There are no missing values in the dataset.
Univariate Analysis
Histogram for Sepal Length
ggplot(data, aes(x = sepal_length)) +
geom_histogram(binwidth = 0.2, fill = "blue", color = "black") +
labs(title = "Distribution of Sepal Length")
This is a histogram that visualizes the distribution of sepal lengths in the dataset. Each bar in the histogram represents a range of sepal lengths.The height of the bar corresponds to the frequency or count of observations falling within that range.
Bivariate Analysis
Scatter plot for Sepal Length vs. Sepal Width
ggplot(data, aes(x = sepal_length, y = sepal_width, color = species)) +
geom_point() +
labs(title = "Scatter Plot of Sepal Length vs. Sepal Width")

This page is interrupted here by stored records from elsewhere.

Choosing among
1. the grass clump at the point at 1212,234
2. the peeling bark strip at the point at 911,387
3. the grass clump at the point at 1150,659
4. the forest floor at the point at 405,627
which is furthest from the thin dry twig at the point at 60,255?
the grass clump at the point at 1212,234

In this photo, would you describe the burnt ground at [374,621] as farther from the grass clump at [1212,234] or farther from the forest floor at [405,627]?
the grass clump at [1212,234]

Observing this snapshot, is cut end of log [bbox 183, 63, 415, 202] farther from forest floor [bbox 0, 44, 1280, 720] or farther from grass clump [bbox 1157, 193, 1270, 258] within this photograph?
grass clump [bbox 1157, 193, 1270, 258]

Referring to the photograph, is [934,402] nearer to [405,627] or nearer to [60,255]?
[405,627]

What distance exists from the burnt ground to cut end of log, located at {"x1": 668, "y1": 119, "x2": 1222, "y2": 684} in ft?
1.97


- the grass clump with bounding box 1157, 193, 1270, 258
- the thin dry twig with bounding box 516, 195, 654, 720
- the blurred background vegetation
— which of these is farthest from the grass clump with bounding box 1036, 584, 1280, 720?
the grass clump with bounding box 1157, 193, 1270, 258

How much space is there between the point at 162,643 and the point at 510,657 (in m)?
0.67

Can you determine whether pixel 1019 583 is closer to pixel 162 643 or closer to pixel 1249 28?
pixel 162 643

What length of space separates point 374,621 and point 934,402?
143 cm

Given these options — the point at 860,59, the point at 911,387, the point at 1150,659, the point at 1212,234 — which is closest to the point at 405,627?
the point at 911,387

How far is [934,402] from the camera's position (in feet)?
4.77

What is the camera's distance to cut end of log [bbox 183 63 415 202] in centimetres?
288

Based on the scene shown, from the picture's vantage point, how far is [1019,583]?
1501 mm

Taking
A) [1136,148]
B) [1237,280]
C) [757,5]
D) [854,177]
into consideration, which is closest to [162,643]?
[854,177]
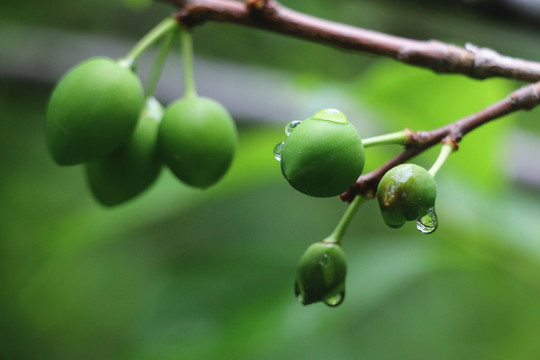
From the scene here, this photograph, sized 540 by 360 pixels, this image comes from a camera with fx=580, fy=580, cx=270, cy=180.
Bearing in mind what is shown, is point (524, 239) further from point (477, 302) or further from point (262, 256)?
point (477, 302)

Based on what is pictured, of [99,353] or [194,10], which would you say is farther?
[99,353]

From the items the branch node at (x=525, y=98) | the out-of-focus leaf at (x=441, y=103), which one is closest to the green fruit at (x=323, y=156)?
A: the branch node at (x=525, y=98)

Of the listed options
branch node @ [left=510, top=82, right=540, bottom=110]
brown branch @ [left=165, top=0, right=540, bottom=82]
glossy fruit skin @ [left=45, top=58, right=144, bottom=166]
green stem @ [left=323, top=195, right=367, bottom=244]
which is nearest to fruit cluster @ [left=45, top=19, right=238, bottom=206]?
glossy fruit skin @ [left=45, top=58, right=144, bottom=166]

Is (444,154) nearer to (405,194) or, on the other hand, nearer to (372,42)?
(405,194)

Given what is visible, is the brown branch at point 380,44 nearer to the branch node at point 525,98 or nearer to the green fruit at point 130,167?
the branch node at point 525,98

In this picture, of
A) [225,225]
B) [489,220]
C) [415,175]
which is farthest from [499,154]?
[225,225]
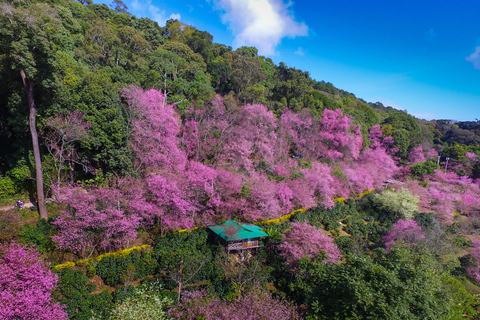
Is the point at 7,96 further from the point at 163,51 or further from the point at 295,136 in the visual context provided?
the point at 295,136

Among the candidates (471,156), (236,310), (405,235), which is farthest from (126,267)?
(471,156)

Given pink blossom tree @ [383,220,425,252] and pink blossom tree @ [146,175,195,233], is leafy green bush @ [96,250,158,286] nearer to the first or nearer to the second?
pink blossom tree @ [146,175,195,233]

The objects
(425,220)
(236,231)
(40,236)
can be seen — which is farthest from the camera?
(425,220)

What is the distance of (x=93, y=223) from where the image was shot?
39.2 ft

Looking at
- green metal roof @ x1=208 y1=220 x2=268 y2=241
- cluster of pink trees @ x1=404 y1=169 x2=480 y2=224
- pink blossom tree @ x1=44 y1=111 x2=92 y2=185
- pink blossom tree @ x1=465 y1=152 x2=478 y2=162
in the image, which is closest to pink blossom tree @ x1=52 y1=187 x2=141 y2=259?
pink blossom tree @ x1=44 y1=111 x2=92 y2=185

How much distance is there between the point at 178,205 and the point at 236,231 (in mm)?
3805

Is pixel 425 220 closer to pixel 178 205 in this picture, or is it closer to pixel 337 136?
pixel 337 136

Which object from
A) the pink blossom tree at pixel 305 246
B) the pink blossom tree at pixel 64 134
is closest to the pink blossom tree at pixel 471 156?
the pink blossom tree at pixel 305 246

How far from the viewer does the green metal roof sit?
14961 mm

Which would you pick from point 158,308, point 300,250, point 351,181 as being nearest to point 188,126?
point 300,250

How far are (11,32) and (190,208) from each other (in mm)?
12468

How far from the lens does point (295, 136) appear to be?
28.7 meters

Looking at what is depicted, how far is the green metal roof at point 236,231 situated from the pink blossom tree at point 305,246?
6.19 ft

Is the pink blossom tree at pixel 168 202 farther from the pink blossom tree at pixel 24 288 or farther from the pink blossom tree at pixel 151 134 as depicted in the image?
the pink blossom tree at pixel 24 288
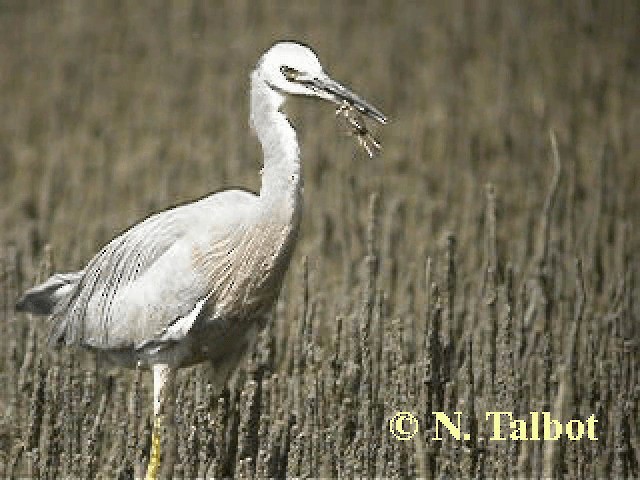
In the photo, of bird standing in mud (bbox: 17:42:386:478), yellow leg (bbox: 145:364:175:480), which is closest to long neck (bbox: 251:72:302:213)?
bird standing in mud (bbox: 17:42:386:478)

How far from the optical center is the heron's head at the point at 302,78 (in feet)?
14.1

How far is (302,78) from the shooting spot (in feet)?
14.4

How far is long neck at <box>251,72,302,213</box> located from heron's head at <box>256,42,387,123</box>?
0.05m

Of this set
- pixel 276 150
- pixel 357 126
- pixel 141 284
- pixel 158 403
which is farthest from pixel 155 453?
pixel 357 126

This is a scatter plot that visualizes the relationship between sepal length and sepal width. Each point in the plot represents an observation in the dataset. The color of the points distinguishes different species.
Multivariate Analysis
Boxplot for all numeric variables
ggplot(data, aes(x = species, y = sepal_length, fill = species)) +
geom_boxplot() +
labs(title = "Boxplot of Sepal Length by Species")
Another Boxplot
ggplot(data, aes(x = species, y = sepal_width, fill = species)) +
geom_boxplot() +
facet_wrap(~petal_width, scales = "free_y") +
labs(title = "Boxplot of Sepal Width by Species and Petal Width")
Here is a faceted boxplot that allows us to compare the distribution of sepal widths among different species for various levels of petal width. Each boxplot corresponds to a species and a specific petal width - provides a summary of the central tendency and spread of the “sepal_width” variable within each category.
Scatterplot
pairs(data[, 1:4], col = as.integer(data$petal_length), pch = 16, main = "Scatterplot Matrix with Color Gradient")
This is a scatterplot matrix where each point represents an observation in the dataset. The color of the points is determined by the “petal_length” variable - creates a color gradient.
And at last a Correlation Matrix.
cor_matrix <- cor(data[, 1:4])
print(cor_matrix)
## sepal_length sepal_width petal_length petal_width
## sepal_length 1.0000000 -0.1093692 0.8717542 0.8179536
## sepal_width -0.1093692 1.0000000 -0.4205161 -0.3565441
## petal_length 0.8717542 -0.4205161 1.0000000 0.9627571
## petal_width 0.8179536 -0.3565441 0.9627571 1.0000000
So that was it!
Will be back with another project soon.